[Page text]:
Hi all,
Jun brought up a good point in his last email about tagged fields, and I've
updated the KIP to reflect that the changes to requests and responses will
be in the form of tagged fields to avoid changing IBP.

Jun: I plan on sending a followup email to address some of the other points.

Thanks,
Justine

On Mon, Sep 14, 2020 at 4:25 PM Jun Rao <j...@confluent.io> wrote:

> Hi, Justine,
>
> Thanks for the updated KIP. A few comments below.
>
> 10. LeaderAndIsr Response: Do we need the topic name?
>
> 11. For the changed request/response, other than LeaderAndIsr,
> UpdateMetadata, Metadata, do we need to include the topic name?
>
> 12. It seems that upgrades don't require IBP. Does that mean the new fields
> in all the request/response are added as tagged fields without bumping up
> the request version? It would be useful to make that clear.
>
> 13. Partition Metadata file: Do we need to include the topic name and the
> partition id since they are implied in the directory name?
>
> 14. In the JBOD mode, we support moving a partition's data from one disk to
> another. Will the new partition metadata file be copied during that
> process?
>
> 15. The KIP says "Remove deleted topics from replicas by sending
> StopReplicaRequest V2 for any topics which do not contain a topic ID, and
> V3 for any topics which do contain a topic ID.". However, it seems the
> updated controller will create all missing topic IDs first before doing
> other actions. So, is StopReplicaRequest V2 needed?
>
> Jun
>
> On Fri, Sep 11, 2020 at 10:31 AM John Roesler <vvcep...@apache.org> wrote:
>
> > Thanks, Justine!
> >
> > Your response seems compelling to me.

[Requests]:
a - Answer these questions using the email thread:
(i) In what form will the changes to requests and responses be made, according to the update to the KIP?
(ii) What does the email thread say is supported in the JBOD mode?
(iii) Which StopReplicaRequest version does the KIP say is sent for topics that do contain a topic ID?
b - Revise the email thread from "On Mon, Sep" up to and including "include the topic name?", replacing "topic name" with "topic title" throughout.

[Records provided]:

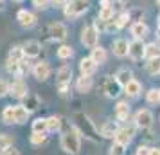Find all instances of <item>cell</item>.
Masks as SVG:
<instances>
[{"mask_svg": "<svg viewBox=\"0 0 160 155\" xmlns=\"http://www.w3.org/2000/svg\"><path fill=\"white\" fill-rule=\"evenodd\" d=\"M72 54H74V51H72V47H68V45H61V47L58 49V56L61 59L72 58Z\"/></svg>", "mask_w": 160, "mask_h": 155, "instance_id": "1f68e13d", "label": "cell"}, {"mask_svg": "<svg viewBox=\"0 0 160 155\" xmlns=\"http://www.w3.org/2000/svg\"><path fill=\"white\" fill-rule=\"evenodd\" d=\"M124 90H126V94H128V96H133V97H135V96H138V94H140L142 85H140L137 80H131V81L128 83L126 87H124Z\"/></svg>", "mask_w": 160, "mask_h": 155, "instance_id": "cb8c5ba5", "label": "cell"}, {"mask_svg": "<svg viewBox=\"0 0 160 155\" xmlns=\"http://www.w3.org/2000/svg\"><path fill=\"white\" fill-rule=\"evenodd\" d=\"M16 2H22V0H16Z\"/></svg>", "mask_w": 160, "mask_h": 155, "instance_id": "c3c4849f", "label": "cell"}, {"mask_svg": "<svg viewBox=\"0 0 160 155\" xmlns=\"http://www.w3.org/2000/svg\"><path fill=\"white\" fill-rule=\"evenodd\" d=\"M74 128L79 132V135H85L87 139L99 141V137H97V130H95L94 123H92L90 117H88L87 114H83V112L74 114Z\"/></svg>", "mask_w": 160, "mask_h": 155, "instance_id": "6da1fadb", "label": "cell"}, {"mask_svg": "<svg viewBox=\"0 0 160 155\" xmlns=\"http://www.w3.org/2000/svg\"><path fill=\"white\" fill-rule=\"evenodd\" d=\"M97 40H99V31L95 29V25H88V27L81 31V44L85 47L94 49L97 45Z\"/></svg>", "mask_w": 160, "mask_h": 155, "instance_id": "5b68a950", "label": "cell"}, {"mask_svg": "<svg viewBox=\"0 0 160 155\" xmlns=\"http://www.w3.org/2000/svg\"><path fill=\"white\" fill-rule=\"evenodd\" d=\"M115 80L121 83L122 87H126V85L131 81V70H128V69H121V70L115 74Z\"/></svg>", "mask_w": 160, "mask_h": 155, "instance_id": "484cf974", "label": "cell"}, {"mask_svg": "<svg viewBox=\"0 0 160 155\" xmlns=\"http://www.w3.org/2000/svg\"><path fill=\"white\" fill-rule=\"evenodd\" d=\"M51 4H54V6H65L67 0H51Z\"/></svg>", "mask_w": 160, "mask_h": 155, "instance_id": "b9f144b4", "label": "cell"}, {"mask_svg": "<svg viewBox=\"0 0 160 155\" xmlns=\"http://www.w3.org/2000/svg\"><path fill=\"white\" fill-rule=\"evenodd\" d=\"M88 9V0H67L63 6L67 18H78Z\"/></svg>", "mask_w": 160, "mask_h": 155, "instance_id": "277c9868", "label": "cell"}, {"mask_svg": "<svg viewBox=\"0 0 160 155\" xmlns=\"http://www.w3.org/2000/svg\"><path fill=\"white\" fill-rule=\"evenodd\" d=\"M144 58L148 59H153V58H160V47L157 44H149L146 45V54Z\"/></svg>", "mask_w": 160, "mask_h": 155, "instance_id": "4316f807", "label": "cell"}, {"mask_svg": "<svg viewBox=\"0 0 160 155\" xmlns=\"http://www.w3.org/2000/svg\"><path fill=\"white\" fill-rule=\"evenodd\" d=\"M153 123V114L149 110H138L135 114V125L138 128H149Z\"/></svg>", "mask_w": 160, "mask_h": 155, "instance_id": "ba28073f", "label": "cell"}, {"mask_svg": "<svg viewBox=\"0 0 160 155\" xmlns=\"http://www.w3.org/2000/svg\"><path fill=\"white\" fill-rule=\"evenodd\" d=\"M22 105L29 112H32V110H36L38 106H40V99H38L36 96H32V94H27V96L23 97V103Z\"/></svg>", "mask_w": 160, "mask_h": 155, "instance_id": "603a6c76", "label": "cell"}, {"mask_svg": "<svg viewBox=\"0 0 160 155\" xmlns=\"http://www.w3.org/2000/svg\"><path fill=\"white\" fill-rule=\"evenodd\" d=\"M131 34L135 40H142V38L148 36V25L144 22H135L131 25Z\"/></svg>", "mask_w": 160, "mask_h": 155, "instance_id": "e0dca14e", "label": "cell"}, {"mask_svg": "<svg viewBox=\"0 0 160 155\" xmlns=\"http://www.w3.org/2000/svg\"><path fill=\"white\" fill-rule=\"evenodd\" d=\"M128 20H130V13H121L115 20V29H122L124 25L128 23Z\"/></svg>", "mask_w": 160, "mask_h": 155, "instance_id": "836d02e7", "label": "cell"}, {"mask_svg": "<svg viewBox=\"0 0 160 155\" xmlns=\"http://www.w3.org/2000/svg\"><path fill=\"white\" fill-rule=\"evenodd\" d=\"M16 18H18V22H20V25H22V27H32V25L36 23V16L32 15L31 11H27V9L18 11Z\"/></svg>", "mask_w": 160, "mask_h": 155, "instance_id": "8fae6325", "label": "cell"}, {"mask_svg": "<svg viewBox=\"0 0 160 155\" xmlns=\"http://www.w3.org/2000/svg\"><path fill=\"white\" fill-rule=\"evenodd\" d=\"M9 94H13L18 99H23V97L27 96V85L22 80H16V81H13L9 85Z\"/></svg>", "mask_w": 160, "mask_h": 155, "instance_id": "9c48e42d", "label": "cell"}, {"mask_svg": "<svg viewBox=\"0 0 160 155\" xmlns=\"http://www.w3.org/2000/svg\"><path fill=\"white\" fill-rule=\"evenodd\" d=\"M158 74H160V72H158Z\"/></svg>", "mask_w": 160, "mask_h": 155, "instance_id": "681fc988", "label": "cell"}, {"mask_svg": "<svg viewBox=\"0 0 160 155\" xmlns=\"http://www.w3.org/2000/svg\"><path fill=\"white\" fill-rule=\"evenodd\" d=\"M97 18H101V20H112V18H113V6H110V8H101Z\"/></svg>", "mask_w": 160, "mask_h": 155, "instance_id": "d6a6232c", "label": "cell"}, {"mask_svg": "<svg viewBox=\"0 0 160 155\" xmlns=\"http://www.w3.org/2000/svg\"><path fill=\"white\" fill-rule=\"evenodd\" d=\"M131 137H133V128H119L115 133V142H119V144H124V146H128L130 144Z\"/></svg>", "mask_w": 160, "mask_h": 155, "instance_id": "4fadbf2b", "label": "cell"}, {"mask_svg": "<svg viewBox=\"0 0 160 155\" xmlns=\"http://www.w3.org/2000/svg\"><path fill=\"white\" fill-rule=\"evenodd\" d=\"M117 133V128L113 123H104V125L101 126V135L102 137H115Z\"/></svg>", "mask_w": 160, "mask_h": 155, "instance_id": "83f0119b", "label": "cell"}, {"mask_svg": "<svg viewBox=\"0 0 160 155\" xmlns=\"http://www.w3.org/2000/svg\"><path fill=\"white\" fill-rule=\"evenodd\" d=\"M158 36H160V27H158Z\"/></svg>", "mask_w": 160, "mask_h": 155, "instance_id": "bcb514c9", "label": "cell"}, {"mask_svg": "<svg viewBox=\"0 0 160 155\" xmlns=\"http://www.w3.org/2000/svg\"><path fill=\"white\" fill-rule=\"evenodd\" d=\"M126 150H124V144H119V142H113V146L110 148V155H124Z\"/></svg>", "mask_w": 160, "mask_h": 155, "instance_id": "d590c367", "label": "cell"}, {"mask_svg": "<svg viewBox=\"0 0 160 155\" xmlns=\"http://www.w3.org/2000/svg\"><path fill=\"white\" fill-rule=\"evenodd\" d=\"M146 69H148V72L149 74H158L160 72V58H153L148 61V65H146Z\"/></svg>", "mask_w": 160, "mask_h": 155, "instance_id": "4dcf8cb0", "label": "cell"}, {"mask_svg": "<svg viewBox=\"0 0 160 155\" xmlns=\"http://www.w3.org/2000/svg\"><path fill=\"white\" fill-rule=\"evenodd\" d=\"M157 4H158V6H160V0H157Z\"/></svg>", "mask_w": 160, "mask_h": 155, "instance_id": "f6af8a7d", "label": "cell"}, {"mask_svg": "<svg viewBox=\"0 0 160 155\" xmlns=\"http://www.w3.org/2000/svg\"><path fill=\"white\" fill-rule=\"evenodd\" d=\"M23 58H25L23 47H13V49L9 51L8 61H13V63H20V61H23Z\"/></svg>", "mask_w": 160, "mask_h": 155, "instance_id": "d6986e66", "label": "cell"}, {"mask_svg": "<svg viewBox=\"0 0 160 155\" xmlns=\"http://www.w3.org/2000/svg\"><path fill=\"white\" fill-rule=\"evenodd\" d=\"M158 27H160V20H158Z\"/></svg>", "mask_w": 160, "mask_h": 155, "instance_id": "7dc6e473", "label": "cell"}, {"mask_svg": "<svg viewBox=\"0 0 160 155\" xmlns=\"http://www.w3.org/2000/svg\"><path fill=\"white\" fill-rule=\"evenodd\" d=\"M49 130V125H47V119H42L38 117L32 121V132L34 133H45Z\"/></svg>", "mask_w": 160, "mask_h": 155, "instance_id": "d4e9b609", "label": "cell"}, {"mask_svg": "<svg viewBox=\"0 0 160 155\" xmlns=\"http://www.w3.org/2000/svg\"><path fill=\"white\" fill-rule=\"evenodd\" d=\"M137 155H149V148L138 146V148H137Z\"/></svg>", "mask_w": 160, "mask_h": 155, "instance_id": "60d3db41", "label": "cell"}, {"mask_svg": "<svg viewBox=\"0 0 160 155\" xmlns=\"http://www.w3.org/2000/svg\"><path fill=\"white\" fill-rule=\"evenodd\" d=\"M49 33H51V36L54 38V40H65L67 38V27L63 25V23H59V22L51 23Z\"/></svg>", "mask_w": 160, "mask_h": 155, "instance_id": "2e32d148", "label": "cell"}, {"mask_svg": "<svg viewBox=\"0 0 160 155\" xmlns=\"http://www.w3.org/2000/svg\"><path fill=\"white\" fill-rule=\"evenodd\" d=\"M2 6H4V0H0V9H2Z\"/></svg>", "mask_w": 160, "mask_h": 155, "instance_id": "ee69618b", "label": "cell"}, {"mask_svg": "<svg viewBox=\"0 0 160 155\" xmlns=\"http://www.w3.org/2000/svg\"><path fill=\"white\" fill-rule=\"evenodd\" d=\"M76 89H78V92H88L92 89V78L90 76H81L76 83Z\"/></svg>", "mask_w": 160, "mask_h": 155, "instance_id": "7402d4cb", "label": "cell"}, {"mask_svg": "<svg viewBox=\"0 0 160 155\" xmlns=\"http://www.w3.org/2000/svg\"><path fill=\"white\" fill-rule=\"evenodd\" d=\"M128 54H130V58H133V59L144 58V54H146V45L142 44V40H133V42L130 44Z\"/></svg>", "mask_w": 160, "mask_h": 155, "instance_id": "52a82bcc", "label": "cell"}, {"mask_svg": "<svg viewBox=\"0 0 160 155\" xmlns=\"http://www.w3.org/2000/svg\"><path fill=\"white\" fill-rule=\"evenodd\" d=\"M45 141H47V135H45V133H34L32 132V135H31V142H32V144H43Z\"/></svg>", "mask_w": 160, "mask_h": 155, "instance_id": "e575fe53", "label": "cell"}, {"mask_svg": "<svg viewBox=\"0 0 160 155\" xmlns=\"http://www.w3.org/2000/svg\"><path fill=\"white\" fill-rule=\"evenodd\" d=\"M47 125H49V132H58L61 128V117L59 116H51L47 119Z\"/></svg>", "mask_w": 160, "mask_h": 155, "instance_id": "f1b7e54d", "label": "cell"}, {"mask_svg": "<svg viewBox=\"0 0 160 155\" xmlns=\"http://www.w3.org/2000/svg\"><path fill=\"white\" fill-rule=\"evenodd\" d=\"M61 148H63V152H67V153H70V155L79 153L81 137L76 128H70V130L63 132V135H61Z\"/></svg>", "mask_w": 160, "mask_h": 155, "instance_id": "7a4b0ae2", "label": "cell"}, {"mask_svg": "<svg viewBox=\"0 0 160 155\" xmlns=\"http://www.w3.org/2000/svg\"><path fill=\"white\" fill-rule=\"evenodd\" d=\"M31 112L23 106V105H16V106H8V108H4L2 112V121L4 123H25L27 117H29Z\"/></svg>", "mask_w": 160, "mask_h": 155, "instance_id": "3957f363", "label": "cell"}, {"mask_svg": "<svg viewBox=\"0 0 160 155\" xmlns=\"http://www.w3.org/2000/svg\"><path fill=\"white\" fill-rule=\"evenodd\" d=\"M70 78H72V69L70 67H61L56 74V81L58 85H68L70 83Z\"/></svg>", "mask_w": 160, "mask_h": 155, "instance_id": "ac0fdd59", "label": "cell"}, {"mask_svg": "<svg viewBox=\"0 0 160 155\" xmlns=\"http://www.w3.org/2000/svg\"><path fill=\"white\" fill-rule=\"evenodd\" d=\"M32 74H34V78H36L38 81H45L49 78V74H51V67H49V63H45V61L36 63V65L32 67Z\"/></svg>", "mask_w": 160, "mask_h": 155, "instance_id": "30bf717a", "label": "cell"}, {"mask_svg": "<svg viewBox=\"0 0 160 155\" xmlns=\"http://www.w3.org/2000/svg\"><path fill=\"white\" fill-rule=\"evenodd\" d=\"M2 155H20V152L15 150V148H8V150H4V152H2Z\"/></svg>", "mask_w": 160, "mask_h": 155, "instance_id": "ab89813d", "label": "cell"}, {"mask_svg": "<svg viewBox=\"0 0 160 155\" xmlns=\"http://www.w3.org/2000/svg\"><path fill=\"white\" fill-rule=\"evenodd\" d=\"M115 116L119 121H126L128 119V116H130V106H128V103H124V101H121V103L115 106Z\"/></svg>", "mask_w": 160, "mask_h": 155, "instance_id": "44dd1931", "label": "cell"}, {"mask_svg": "<svg viewBox=\"0 0 160 155\" xmlns=\"http://www.w3.org/2000/svg\"><path fill=\"white\" fill-rule=\"evenodd\" d=\"M149 155H160L158 148H149Z\"/></svg>", "mask_w": 160, "mask_h": 155, "instance_id": "7bdbcfd3", "label": "cell"}, {"mask_svg": "<svg viewBox=\"0 0 160 155\" xmlns=\"http://www.w3.org/2000/svg\"><path fill=\"white\" fill-rule=\"evenodd\" d=\"M160 101V90L153 89L148 92V103H158Z\"/></svg>", "mask_w": 160, "mask_h": 155, "instance_id": "8d00e7d4", "label": "cell"}, {"mask_svg": "<svg viewBox=\"0 0 160 155\" xmlns=\"http://www.w3.org/2000/svg\"><path fill=\"white\" fill-rule=\"evenodd\" d=\"M32 4H34L38 9H45V8H49L51 0H32Z\"/></svg>", "mask_w": 160, "mask_h": 155, "instance_id": "74e56055", "label": "cell"}, {"mask_svg": "<svg viewBox=\"0 0 160 155\" xmlns=\"http://www.w3.org/2000/svg\"><path fill=\"white\" fill-rule=\"evenodd\" d=\"M97 69V63H95L92 58H83L79 61V70H81V76H92Z\"/></svg>", "mask_w": 160, "mask_h": 155, "instance_id": "5bb4252c", "label": "cell"}, {"mask_svg": "<svg viewBox=\"0 0 160 155\" xmlns=\"http://www.w3.org/2000/svg\"><path fill=\"white\" fill-rule=\"evenodd\" d=\"M13 146V137L9 133H0V152Z\"/></svg>", "mask_w": 160, "mask_h": 155, "instance_id": "f546056e", "label": "cell"}, {"mask_svg": "<svg viewBox=\"0 0 160 155\" xmlns=\"http://www.w3.org/2000/svg\"><path fill=\"white\" fill-rule=\"evenodd\" d=\"M90 58L94 59L95 63H104L106 61V51L102 49V47H99V45H95L94 49H92V54H90Z\"/></svg>", "mask_w": 160, "mask_h": 155, "instance_id": "ffe728a7", "label": "cell"}, {"mask_svg": "<svg viewBox=\"0 0 160 155\" xmlns=\"http://www.w3.org/2000/svg\"><path fill=\"white\" fill-rule=\"evenodd\" d=\"M23 52H25L27 58H36L38 54L42 52V45L36 40H29V42L23 44Z\"/></svg>", "mask_w": 160, "mask_h": 155, "instance_id": "7c38bea8", "label": "cell"}, {"mask_svg": "<svg viewBox=\"0 0 160 155\" xmlns=\"http://www.w3.org/2000/svg\"><path fill=\"white\" fill-rule=\"evenodd\" d=\"M121 89H122V85L117 81L115 78H106L104 83H102V92L108 97H117L121 94Z\"/></svg>", "mask_w": 160, "mask_h": 155, "instance_id": "8992f818", "label": "cell"}, {"mask_svg": "<svg viewBox=\"0 0 160 155\" xmlns=\"http://www.w3.org/2000/svg\"><path fill=\"white\" fill-rule=\"evenodd\" d=\"M112 49H113V54L119 56V58H124L126 54H128V49H130V44L124 40V38H117L113 45H112Z\"/></svg>", "mask_w": 160, "mask_h": 155, "instance_id": "9a60e30c", "label": "cell"}, {"mask_svg": "<svg viewBox=\"0 0 160 155\" xmlns=\"http://www.w3.org/2000/svg\"><path fill=\"white\" fill-rule=\"evenodd\" d=\"M6 94H9V85L4 80H0V97L6 96Z\"/></svg>", "mask_w": 160, "mask_h": 155, "instance_id": "f35d334b", "label": "cell"}]
</instances>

[Task solutions]:
a -
(i) Tagged fields.
(ii) Moving a partition's data from one disk to another.
(iii) V3.

b -
On Mon, Sep 14, 2020 at 4:25 PM Jun Rao <j...@confluent.io> wrote:

> Hi, Justine,
>
> Thanks for the updated KIP. A few comments below.
>
> 10. LeaderAndIsr Response: Do we need the topic title?
>
> 11. For the changed request/response, other than LeaderAndIsr,
> UpdateMetadata, Metadata, do we need to include the topic title?